Paediatric population: There is no relevant use of Nerlynx in the paediatric population in the indication breast cancer.
Method of administration: Nerlynx is for oral use. The tablets should be swallowed whole preferably with water and should not be crushed or dissolved, and should be taken with food, preferably in the morning (see Pharmacology: Pharmacokinetics under Actions).
Overdosage
There is no specific antidote, and the benefit of haemodialysis in the treatment of Nerlynx overdose is unknown. In the event of an overdose, administration should be withheld and general supportive measures undertaken.
In the clinical trial setting, adverse reactions associated with overdose were most commonly diarrhoea, with or without nausea, vomiting and dehydration.
In a dose escalation study in healthy volunteers, single oral doses of Nerlynx up to 800 mg were administered.

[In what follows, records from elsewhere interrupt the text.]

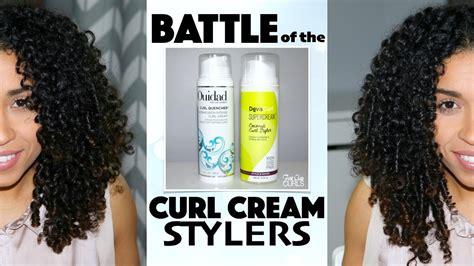 deva curl vs ouidad 91 ouidad cut vs deva what is a deva cut it for me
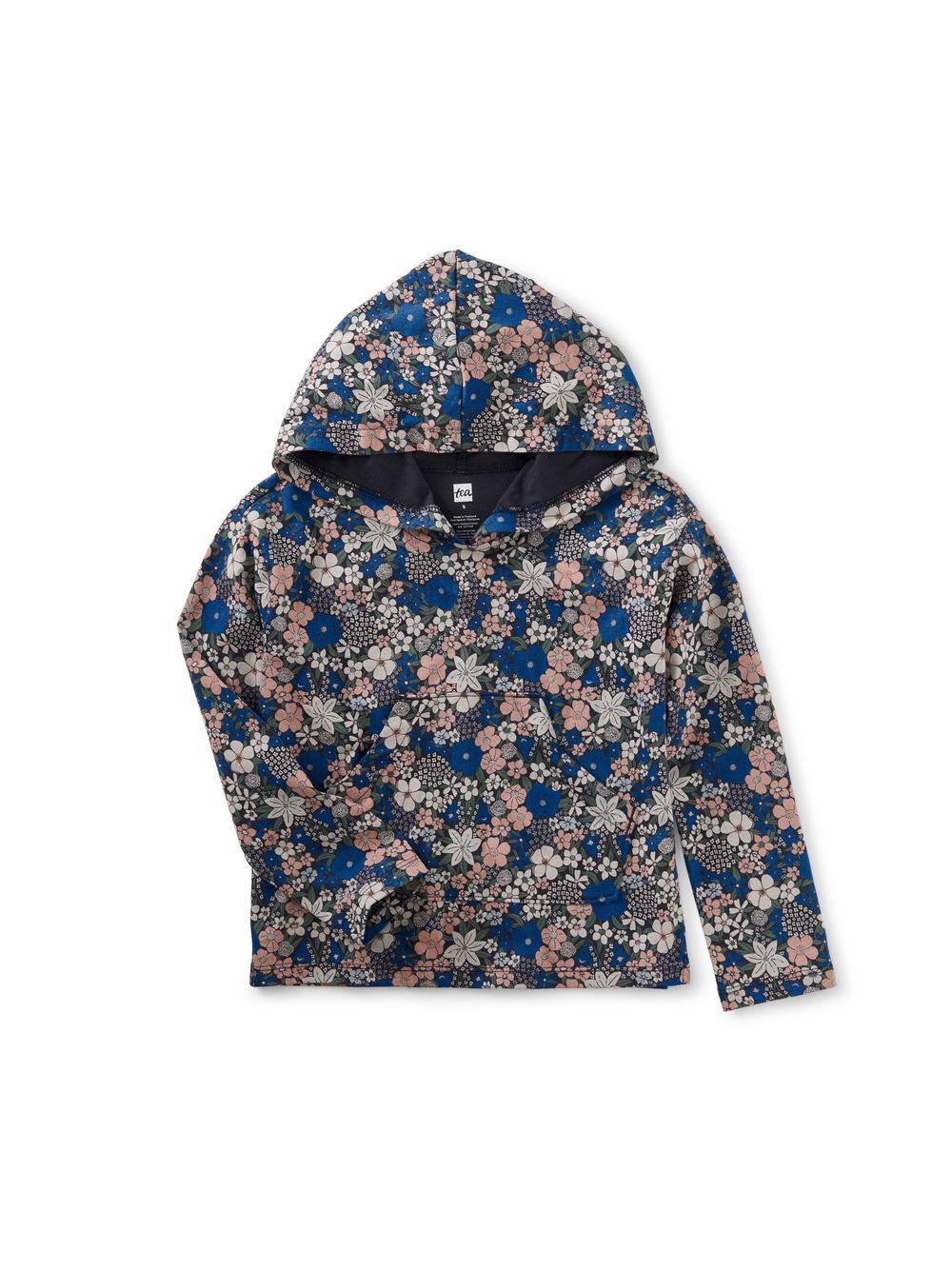 Front Pocket Hooded Top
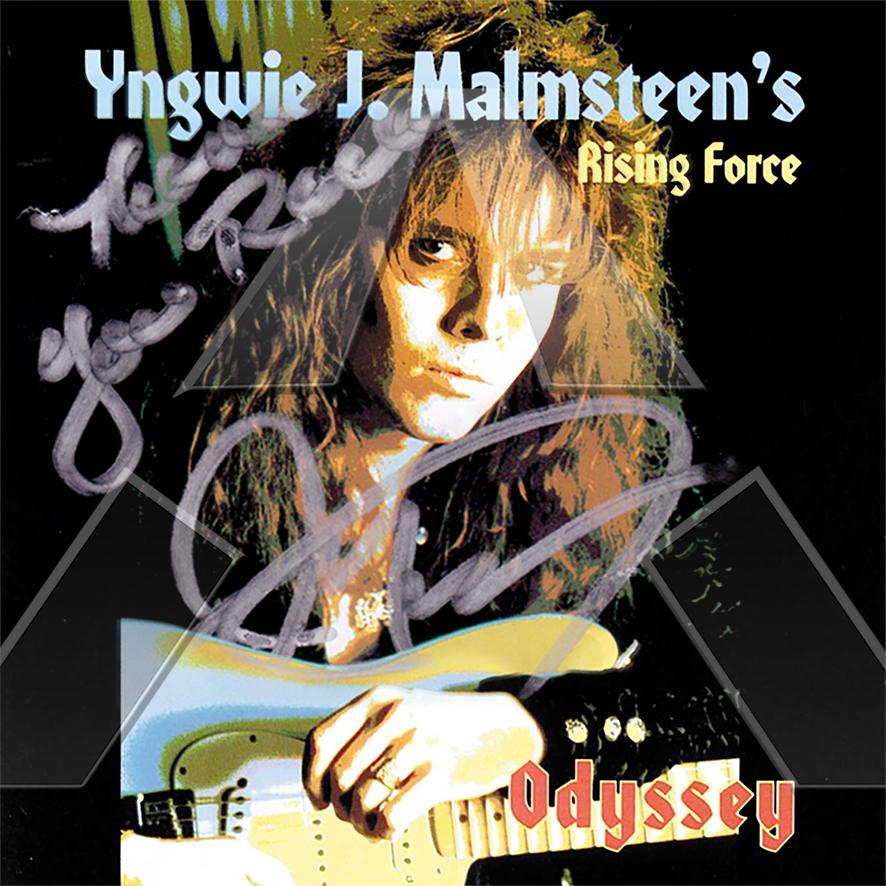 Yngwie Malmsteen ★ Odyssey (cd album - EU 8354512)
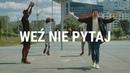 PAWEŁ DOMAGAŁA Weź nie pytaj Official video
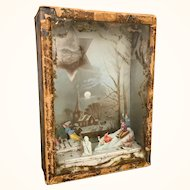 Very old diorama hanging wall box of winter scene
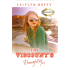 The Viscount's Daughter (The Treadwell Academy Novels Book 3)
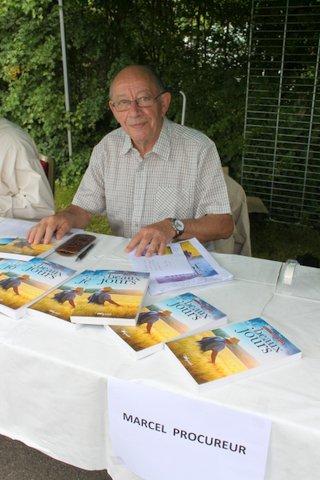 Marcel Procureur
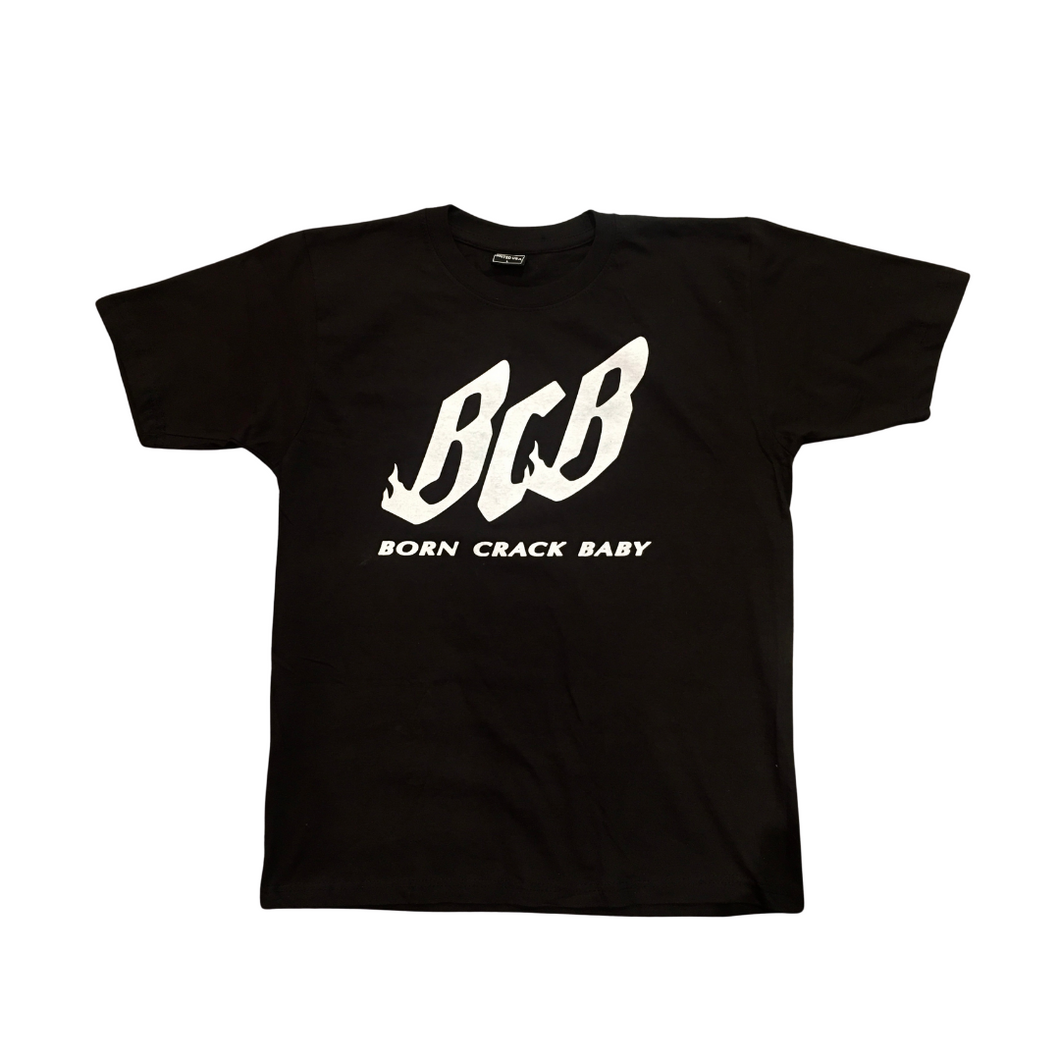 BCB Flame Logo T Shirt black/white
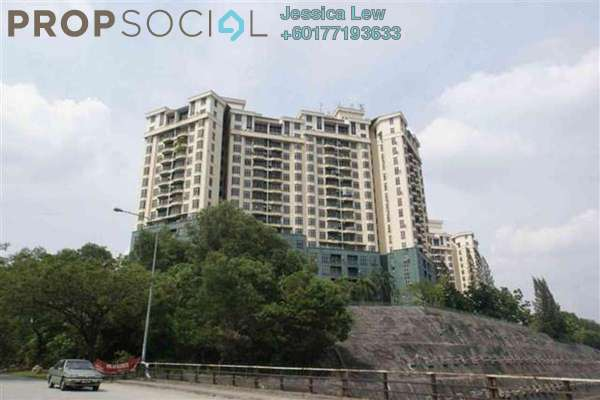 Condominium For Sale in Impian Heights, Bandar Puchong Jaya Freehold Fully Furnished 3R/2B 355k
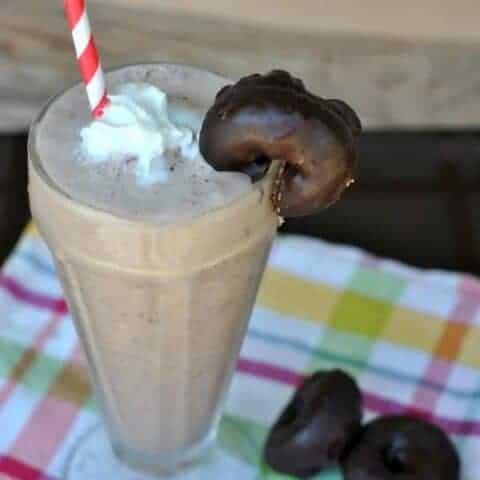 Chocolate Donut Milkshakes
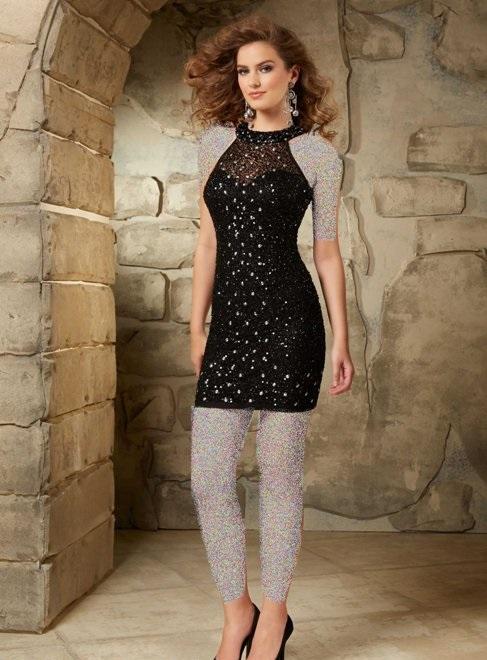 شیک ترین مدل های لباس مجلسی دخترانه کوتاه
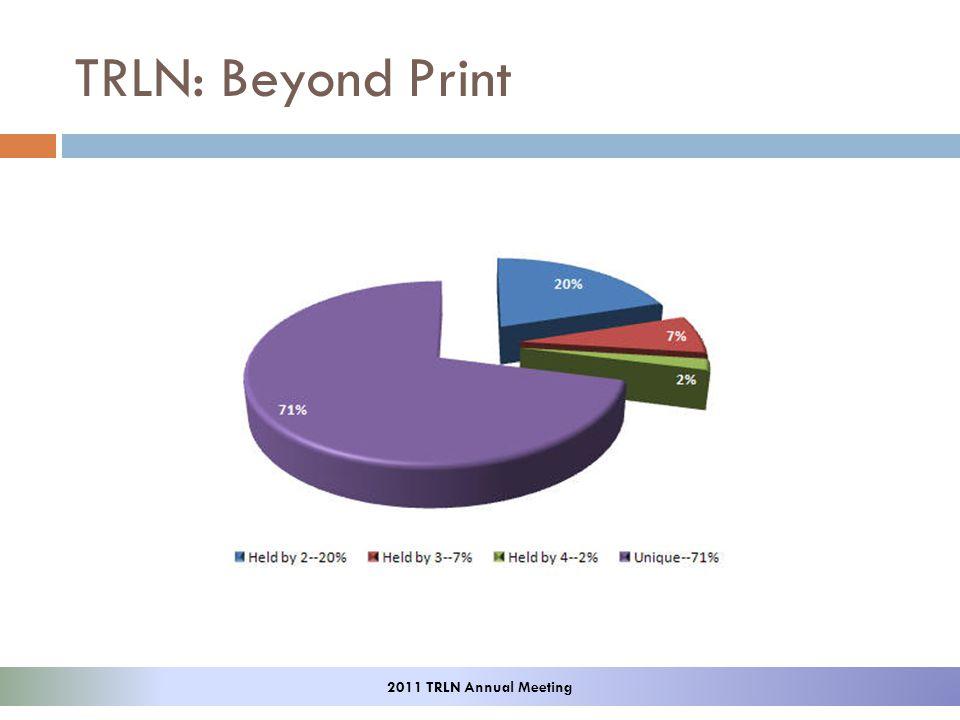 TRLN: Beyond Print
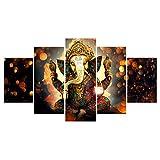 Dovewill Pintura Cuadro de Lona Impresión de Arte Colgante de Pared Sala de Estar Decorativo Casero - Elefante-L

The frequency and severity of gastrointestinal disorders (diarrhoea, abdominal pain, nausea and vomiting) appeared to be dose-related. Single doses of Nerlynx greater than 800 mg have not been administered in the clinical studies.
Contraindications
Hypersensitivity to the active substance or to any of the excipients listed in Description.
Co-administration with the following medical products that are strong inducers of the CYP3A4/Pgp isoform of cytochrome P450: carbamazepine, phenobarbital, phenytoin (antiepileptics); St John's wort (Hypericum perforatum) (herbal product); rifampicin (antimycobacterial).
Co-administration with moderate CYP3A4/P-gp inhibitors: fluconazole (antifungal); diltiazem, verapamil (calcium-channel blockers); erythromycin (antibiotic).
Severe hepatic impairment (Child-Pugh C).
Special Precautions
Diarrhoea: Diarrhoea has been reported during treatment with Nerlynx (see Dosage & Administration and Adverse Reactions). The diarrhoea may be severe and associated with dehydration.
Diarrhoea generally occurs early during the first or second week of treatment with Nerlynx and may be recurrent.
Patients should be instructed to initiate prophylactic treatment with an anti-diarrhoeal medicinal product with the first dose of Nerlynx, and maintain regular dosing of the anti-diarrhoeal medicinal product during the first 1-2 months of Nerlynx treatment, titrating to 1-2 bowel movements per day.
Patients with a significant chronic gastrointestinal disorder: Patients with a significant chronic gastrointestinal disorder with diarrhoea as a major symptom were not included in the pivotal study, and should be carefully monitored.
Renal impairment: Patients with renal impairment are at a higher risk of complications of dehydration if they develop diarrhoea, and these patients should be carefully monitored (see Dosage & Administration).
Hepatic impairment: In patients with severe hepatic impairment (Child-Pugh C) there is a 2.8-fold increase of exposure to neratinib (see Pharmacology: Pharmacokinetics under Actions).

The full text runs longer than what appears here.